In the cases, In re Lincoln National COI Rate Litigation (“Lincoln COI”) and In re Lincoln National 2017 COI Rate Litigation (“2017 Lincoln COI”), universal life insurance policyholders alleged that Lincoln breached its contracts with them when it adjusted COI rates on their policies. Plaintiffs moved to certify classes of approximately 50,000 current and former policyholders alleging damages and seeking injunctive relief.
The universal life insurance policies in question were issued by Lincoln’s predecessor Jefferson-Pilot between 1999 and 2007 (Lincoln COI) and between 1983 and 2008 (2017 Lincoln COI). The policies feature non-guaranteed elements, including COI rates, which can be adjusted at Lincoln’s discretion according to the policies’ terms. Most of the policies at issue provide that COI rates are based on Lincoln’s future expectations of mortality, expenses, interest, and lapses. Policyholders are assessed COI charges monthly.
In 2016 and 2017, Lincoln undertook cost of insurance rate redetermination exercises for the products at issue with the help of actuarial consultants Willis Towers Watson and Milliman, Inc. Shortly after Lincoln announced changes in COI rates, policyholders sued, bringing claims for breach of contract, claims under various consumer protection statutes, and other state law claims.
Plaintiffs sought to certify nationwide classes asserting breach of contract claims, nationwide classes based on extraterritorial application of a North Carolina consumer protection statute, and various state law classes.

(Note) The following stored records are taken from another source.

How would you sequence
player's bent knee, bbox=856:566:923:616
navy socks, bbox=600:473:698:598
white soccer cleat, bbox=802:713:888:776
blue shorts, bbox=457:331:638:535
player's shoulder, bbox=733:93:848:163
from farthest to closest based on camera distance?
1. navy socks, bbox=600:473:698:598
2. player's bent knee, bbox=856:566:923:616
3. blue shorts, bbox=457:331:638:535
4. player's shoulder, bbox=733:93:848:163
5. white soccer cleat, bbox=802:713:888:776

After Lincoln filed its submissions opposing class certification, Plaintiffs abandoned pursuit of their motions to certify nationwide classes asserting the North Carolina claim. After day-long oral argument on their motions for class certification, Plaintiffs withdrew their motions for certification of their state law classes, pursuing only certification of nationwide breach of contract classes. In his decisions denying certification of nationwide contract classes, Judge Pappert found that Plaintiffs had not established that common issues predominate over individual ones.
Motions for class certification in COI rate adjustment litigations are rarely denied. Milbank is aware of only two such denials among the many COI rate adjustment class actions filed in the past 20 years.
In support of their motions for class certification, Plaintiffs also sought to introduce the testimony of two actuarial experts—one in each litigation. Lincoln moved to exclude the opinions proffered by these experts on the grounds that they were unreliable and would not assist the Court in resolving Plaintiffs’ motions.
The Court agreed with Lincoln and excluded the testimony of both actuarial experts. Judge Pappert characterized the opinion of one of the experts as “ungrounded assertions rather than the product of any discernable methodology.”
“Our litigators will continue to advocate aggressively for our clients to defeat cost of insurance litigation. We’re also prepared to take on the full scope of insurance-related individual and class actions, drawing on our deep knowledge and experience in this space,” said Litigation & Arbitration partner Stacey J. Rappaport.
In both cases, Plaintiffs declined to file a Rule 23(f) petition to appeal Judge Pappert’s ruling.
The Milbank team representing the Lincoln entities was led by Ms. Rappaport and included consulting partner Michael Hirschfeld, partner Aaron Renenger, and associates John Estep, Erin Culbertson and Andrew Porter.